WHAT THE EXERCISE ASKS –
Everything from the first line below through the line with "The right of" is to be transcribed exactly, and nothing past it.

INFORMATION PROVIDED –
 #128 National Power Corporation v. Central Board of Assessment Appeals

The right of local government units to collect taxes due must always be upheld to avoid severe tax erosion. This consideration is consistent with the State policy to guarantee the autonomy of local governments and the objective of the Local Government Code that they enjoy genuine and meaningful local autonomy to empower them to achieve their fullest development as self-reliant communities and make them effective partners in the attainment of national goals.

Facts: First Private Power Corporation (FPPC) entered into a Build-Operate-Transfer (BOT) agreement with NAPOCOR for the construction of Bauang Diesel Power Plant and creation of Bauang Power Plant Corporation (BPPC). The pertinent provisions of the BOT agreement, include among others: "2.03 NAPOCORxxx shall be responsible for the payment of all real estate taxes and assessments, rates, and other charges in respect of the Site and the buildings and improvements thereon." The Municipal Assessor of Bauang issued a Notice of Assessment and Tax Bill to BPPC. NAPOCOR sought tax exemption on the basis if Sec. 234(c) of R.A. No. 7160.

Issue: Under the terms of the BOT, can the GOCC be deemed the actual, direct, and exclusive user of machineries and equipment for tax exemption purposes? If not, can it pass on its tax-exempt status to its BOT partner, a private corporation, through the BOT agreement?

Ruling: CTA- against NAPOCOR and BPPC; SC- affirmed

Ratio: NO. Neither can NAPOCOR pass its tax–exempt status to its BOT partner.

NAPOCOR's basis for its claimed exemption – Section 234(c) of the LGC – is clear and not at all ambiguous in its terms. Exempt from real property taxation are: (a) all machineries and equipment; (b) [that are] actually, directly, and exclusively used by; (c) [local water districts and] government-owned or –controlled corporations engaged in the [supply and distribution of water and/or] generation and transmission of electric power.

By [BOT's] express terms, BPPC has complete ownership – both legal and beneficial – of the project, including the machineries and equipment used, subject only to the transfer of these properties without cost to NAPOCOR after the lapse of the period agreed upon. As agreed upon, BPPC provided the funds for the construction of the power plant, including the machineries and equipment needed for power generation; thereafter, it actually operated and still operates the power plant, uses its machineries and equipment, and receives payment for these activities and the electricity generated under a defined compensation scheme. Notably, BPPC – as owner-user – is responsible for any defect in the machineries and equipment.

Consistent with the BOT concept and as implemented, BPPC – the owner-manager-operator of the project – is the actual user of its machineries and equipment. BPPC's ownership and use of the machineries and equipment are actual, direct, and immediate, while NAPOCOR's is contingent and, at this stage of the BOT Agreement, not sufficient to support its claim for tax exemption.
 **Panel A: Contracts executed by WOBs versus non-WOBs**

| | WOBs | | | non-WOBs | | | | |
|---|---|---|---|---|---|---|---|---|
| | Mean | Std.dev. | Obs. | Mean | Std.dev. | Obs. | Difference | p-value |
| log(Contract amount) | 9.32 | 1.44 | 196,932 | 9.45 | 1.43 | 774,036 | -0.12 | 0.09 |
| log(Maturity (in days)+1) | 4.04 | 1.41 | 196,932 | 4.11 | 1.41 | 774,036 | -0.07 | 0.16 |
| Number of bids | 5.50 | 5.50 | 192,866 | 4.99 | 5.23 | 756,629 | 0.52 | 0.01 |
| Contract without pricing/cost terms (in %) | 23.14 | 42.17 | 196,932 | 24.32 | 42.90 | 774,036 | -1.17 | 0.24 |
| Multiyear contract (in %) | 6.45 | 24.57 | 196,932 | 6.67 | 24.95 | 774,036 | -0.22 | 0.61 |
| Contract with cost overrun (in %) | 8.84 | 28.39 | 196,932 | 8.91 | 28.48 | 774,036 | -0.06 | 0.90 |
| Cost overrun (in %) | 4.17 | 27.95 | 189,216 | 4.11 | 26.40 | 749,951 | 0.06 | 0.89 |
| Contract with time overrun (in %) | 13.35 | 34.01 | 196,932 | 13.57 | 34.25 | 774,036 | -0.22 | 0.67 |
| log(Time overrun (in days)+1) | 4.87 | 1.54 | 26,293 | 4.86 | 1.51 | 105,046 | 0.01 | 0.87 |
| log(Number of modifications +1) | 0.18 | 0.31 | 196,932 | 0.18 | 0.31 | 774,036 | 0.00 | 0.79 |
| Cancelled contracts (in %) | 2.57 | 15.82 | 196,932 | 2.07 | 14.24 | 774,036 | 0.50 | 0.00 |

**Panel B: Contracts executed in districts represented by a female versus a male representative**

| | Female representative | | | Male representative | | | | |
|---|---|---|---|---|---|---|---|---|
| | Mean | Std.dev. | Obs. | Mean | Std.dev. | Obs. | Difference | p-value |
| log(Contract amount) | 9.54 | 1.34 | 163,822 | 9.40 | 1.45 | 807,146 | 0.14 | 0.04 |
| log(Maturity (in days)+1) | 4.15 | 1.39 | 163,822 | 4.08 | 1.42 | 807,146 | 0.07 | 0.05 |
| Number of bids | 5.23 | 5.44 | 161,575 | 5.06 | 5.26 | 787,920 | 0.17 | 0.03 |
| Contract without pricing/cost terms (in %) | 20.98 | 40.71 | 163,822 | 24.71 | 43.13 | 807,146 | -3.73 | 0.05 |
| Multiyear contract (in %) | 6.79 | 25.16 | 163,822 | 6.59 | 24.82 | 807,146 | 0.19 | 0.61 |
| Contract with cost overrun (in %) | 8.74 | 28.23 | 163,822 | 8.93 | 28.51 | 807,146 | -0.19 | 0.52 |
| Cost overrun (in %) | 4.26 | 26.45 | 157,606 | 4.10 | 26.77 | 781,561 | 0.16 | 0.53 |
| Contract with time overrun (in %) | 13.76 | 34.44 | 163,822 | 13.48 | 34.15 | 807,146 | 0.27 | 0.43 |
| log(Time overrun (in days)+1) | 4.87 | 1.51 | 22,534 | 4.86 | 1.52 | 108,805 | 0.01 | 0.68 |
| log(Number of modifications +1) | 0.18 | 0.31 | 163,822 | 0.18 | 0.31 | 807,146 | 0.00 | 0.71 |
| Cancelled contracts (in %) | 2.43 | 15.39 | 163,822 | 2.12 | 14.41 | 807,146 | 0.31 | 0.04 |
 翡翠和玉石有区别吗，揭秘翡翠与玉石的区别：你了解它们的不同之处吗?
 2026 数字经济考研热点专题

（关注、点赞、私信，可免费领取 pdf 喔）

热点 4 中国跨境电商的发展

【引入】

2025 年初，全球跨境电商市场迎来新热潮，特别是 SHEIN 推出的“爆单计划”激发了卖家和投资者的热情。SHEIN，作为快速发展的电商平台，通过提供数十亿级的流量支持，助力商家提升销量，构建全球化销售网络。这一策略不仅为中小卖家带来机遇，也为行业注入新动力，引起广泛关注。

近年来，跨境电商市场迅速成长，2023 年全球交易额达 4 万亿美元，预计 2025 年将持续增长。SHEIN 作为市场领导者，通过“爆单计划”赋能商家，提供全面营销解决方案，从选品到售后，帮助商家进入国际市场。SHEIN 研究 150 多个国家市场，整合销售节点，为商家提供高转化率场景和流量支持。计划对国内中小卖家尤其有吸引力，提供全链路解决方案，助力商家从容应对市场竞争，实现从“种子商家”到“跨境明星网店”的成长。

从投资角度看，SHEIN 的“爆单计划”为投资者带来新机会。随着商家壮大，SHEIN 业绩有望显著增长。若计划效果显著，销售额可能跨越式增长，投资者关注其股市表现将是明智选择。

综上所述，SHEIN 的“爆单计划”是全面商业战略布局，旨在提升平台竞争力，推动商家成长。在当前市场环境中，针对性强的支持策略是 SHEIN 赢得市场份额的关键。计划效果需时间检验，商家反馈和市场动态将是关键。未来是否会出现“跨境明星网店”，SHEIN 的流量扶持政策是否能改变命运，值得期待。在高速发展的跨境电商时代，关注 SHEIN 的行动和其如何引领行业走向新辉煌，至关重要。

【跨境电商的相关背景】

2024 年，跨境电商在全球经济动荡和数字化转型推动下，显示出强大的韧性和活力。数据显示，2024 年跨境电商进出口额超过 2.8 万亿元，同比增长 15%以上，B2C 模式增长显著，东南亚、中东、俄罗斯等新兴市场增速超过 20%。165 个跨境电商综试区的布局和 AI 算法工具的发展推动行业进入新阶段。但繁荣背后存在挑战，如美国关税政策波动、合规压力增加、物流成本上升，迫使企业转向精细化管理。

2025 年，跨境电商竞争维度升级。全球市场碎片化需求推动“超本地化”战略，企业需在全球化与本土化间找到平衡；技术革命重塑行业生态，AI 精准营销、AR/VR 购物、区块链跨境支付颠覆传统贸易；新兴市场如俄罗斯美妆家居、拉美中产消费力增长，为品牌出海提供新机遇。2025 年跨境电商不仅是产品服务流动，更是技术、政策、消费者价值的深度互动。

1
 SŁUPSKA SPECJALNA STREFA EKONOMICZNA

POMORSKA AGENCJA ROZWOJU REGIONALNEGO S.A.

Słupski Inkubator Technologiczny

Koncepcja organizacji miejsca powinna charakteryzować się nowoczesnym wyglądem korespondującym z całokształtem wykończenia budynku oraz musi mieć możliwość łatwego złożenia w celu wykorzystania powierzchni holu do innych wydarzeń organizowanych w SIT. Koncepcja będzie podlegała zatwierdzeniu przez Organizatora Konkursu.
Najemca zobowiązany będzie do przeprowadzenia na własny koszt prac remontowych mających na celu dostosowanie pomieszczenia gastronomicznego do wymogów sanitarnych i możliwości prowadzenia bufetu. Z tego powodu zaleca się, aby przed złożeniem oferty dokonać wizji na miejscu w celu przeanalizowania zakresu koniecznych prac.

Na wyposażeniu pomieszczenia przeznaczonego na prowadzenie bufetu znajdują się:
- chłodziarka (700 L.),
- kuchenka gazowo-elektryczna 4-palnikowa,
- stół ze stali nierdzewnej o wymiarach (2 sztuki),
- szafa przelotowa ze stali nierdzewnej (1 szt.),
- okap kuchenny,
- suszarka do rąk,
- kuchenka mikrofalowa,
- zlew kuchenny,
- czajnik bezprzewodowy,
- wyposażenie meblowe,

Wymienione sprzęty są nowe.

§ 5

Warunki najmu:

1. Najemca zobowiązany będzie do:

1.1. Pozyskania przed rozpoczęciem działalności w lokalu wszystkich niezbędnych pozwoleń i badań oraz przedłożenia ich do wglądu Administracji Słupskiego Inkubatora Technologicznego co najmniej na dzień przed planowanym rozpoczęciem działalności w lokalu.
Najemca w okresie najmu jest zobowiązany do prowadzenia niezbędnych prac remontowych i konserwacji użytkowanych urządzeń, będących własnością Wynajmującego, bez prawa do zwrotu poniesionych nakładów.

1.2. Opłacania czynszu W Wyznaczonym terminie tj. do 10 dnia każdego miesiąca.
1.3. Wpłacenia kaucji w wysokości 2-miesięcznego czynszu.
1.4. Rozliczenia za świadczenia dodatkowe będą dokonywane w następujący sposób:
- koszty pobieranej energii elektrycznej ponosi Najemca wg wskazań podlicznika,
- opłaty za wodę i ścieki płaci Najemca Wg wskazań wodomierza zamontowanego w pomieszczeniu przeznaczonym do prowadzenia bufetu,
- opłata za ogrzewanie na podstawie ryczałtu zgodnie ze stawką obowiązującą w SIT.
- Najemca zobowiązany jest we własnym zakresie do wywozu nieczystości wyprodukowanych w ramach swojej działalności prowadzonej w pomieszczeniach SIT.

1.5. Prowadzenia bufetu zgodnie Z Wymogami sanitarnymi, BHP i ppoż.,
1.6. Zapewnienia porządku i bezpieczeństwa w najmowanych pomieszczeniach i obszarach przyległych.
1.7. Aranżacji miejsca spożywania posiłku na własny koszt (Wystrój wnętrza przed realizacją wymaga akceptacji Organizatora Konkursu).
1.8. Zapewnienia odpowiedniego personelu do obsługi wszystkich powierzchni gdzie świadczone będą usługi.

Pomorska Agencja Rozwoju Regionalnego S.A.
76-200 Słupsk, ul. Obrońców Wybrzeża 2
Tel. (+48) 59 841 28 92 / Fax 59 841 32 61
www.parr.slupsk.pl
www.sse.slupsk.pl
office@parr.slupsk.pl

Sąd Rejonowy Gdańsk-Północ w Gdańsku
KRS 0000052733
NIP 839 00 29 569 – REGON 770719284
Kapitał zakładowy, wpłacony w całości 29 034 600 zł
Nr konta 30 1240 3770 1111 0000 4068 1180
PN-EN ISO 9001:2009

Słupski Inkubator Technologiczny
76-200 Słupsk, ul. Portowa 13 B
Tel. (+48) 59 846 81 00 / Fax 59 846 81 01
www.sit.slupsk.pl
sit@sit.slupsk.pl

YOUR SOLUTION –
 #128 National Power Corporation v. Central Board of Assessment Appeals

The right of local government units to collect taxes due must always be upheld to avoid severe tax erosion. This consideration is consistent with the State policy to guarantee the autonomy of local governments and the objective of the Local Government Code that they enjoy genuine and meaningful local autonomy to empower them to achieve their fullest development as self-reliant communities and make them effective partners in the attainment of national goals.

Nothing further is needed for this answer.